Community accountancy is one of the most important parts of voluntary infrastructure. Community accountants provide a wide range of services for small voluntary and community organisations. These include courses and coaching on writing budgets, drawing up cash flows, full cost recovery, setting up book-keeping systems and financial controls, preparing financial reports for trustees and funders, preparing accounts for Independent Examination and Audit, PAYE, corporation tax and VAT.
Community accountancy enables good financial management and significantly reduces the risk of fraud. The Charities Act has introduced a wide range of regulations for charities, including fund accounting. Charities are given funding to spend on specific activities and the external scrutiny (audit etc.) tracks how these funds have been spent. This is very different from the profit and loss accounting of the private sector. It is not possible to go to a local college and study to be a treasurer of a charity. Community accountancy services are the only source of appropriate training for most voluntary organisations. These services are crucial for installing good financial management in the voluntary sector. Community accountancy has a major role in maintaining social cohesion because it is such a critical service for the formation and success of small community organisations.
The Finance Hub commissioned Community Accountancy Self Help (CASH) to work with the Community National Network CANn and Sheffield Hallam University to analyse the provision of Community Accountancy Services (CASs) in England and detail the strategic implications. The research found that:
- There are 80 CASs in England employing 105 full time equivalent community accountants.
- The distribution is very uneven: 26.5 community accountants in London but just 3 in South East England (excluding London).
- 24% of groups supported are from BME communities (three times as high as the proportion of people from ethnic minorities in the UK population).
- Across England well under 10% of groups in potential need of access to a CAS are able to get any CAS support.

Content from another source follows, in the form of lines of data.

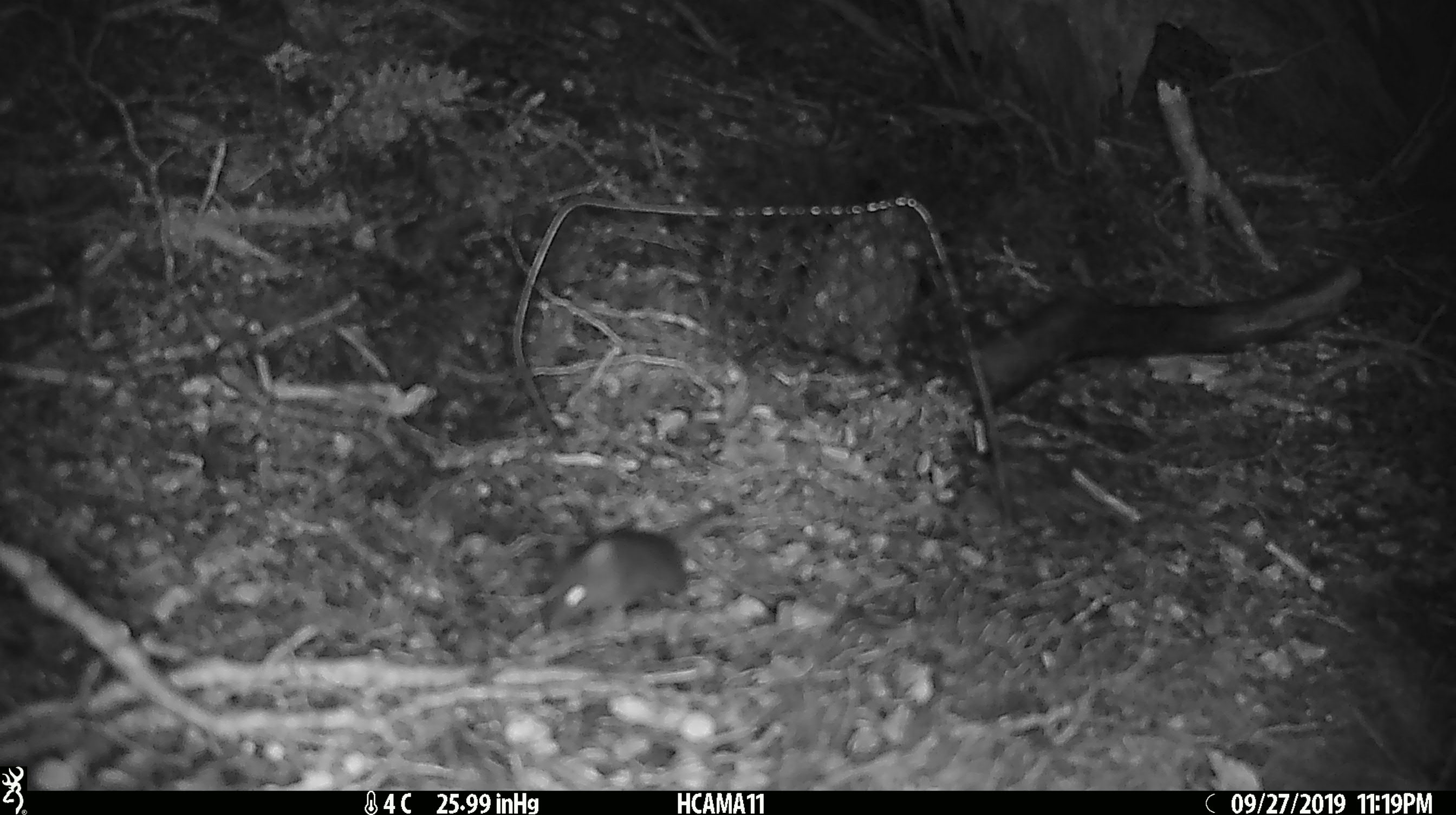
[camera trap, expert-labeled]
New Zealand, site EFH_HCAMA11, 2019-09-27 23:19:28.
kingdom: Animalia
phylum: Chordata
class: Mammalia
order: Rodentia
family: Muridae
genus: Mus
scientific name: Mus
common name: mouse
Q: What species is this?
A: Mouse (Mus).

The Finance Hub commissioned CASH and CANn to undertake further work including:
- An extensive tool kit for setting up a Community Accountancy Service available on www.communityaccounting.org
- A sub regional model for developing CASs
- A regional model for supporting CASs
- A paper on sustainability of CASs
- A paper on the business case for CASs
- Upgrading the CANn website including a map with directions to the nearest CAS
- A set of Quality Standards for CASs
- A set of Community Accountancy Competencies to identify the knowledge set
The background work has now been done to end the post code lottery and enable community accountancy to expand. Both rural and inner city communities have an enormous amount to gain from CAS which are a key to achieving the Capacity Builders vision that: “by 2014 all third sector organisations will be able to access high quality support that meets their needs when they need it”. Moreover, the business case showed that every £1 spent on community accountancy generates £5 in extra services and reduced tax evasion. Rarely can there have been a better case for funding a service.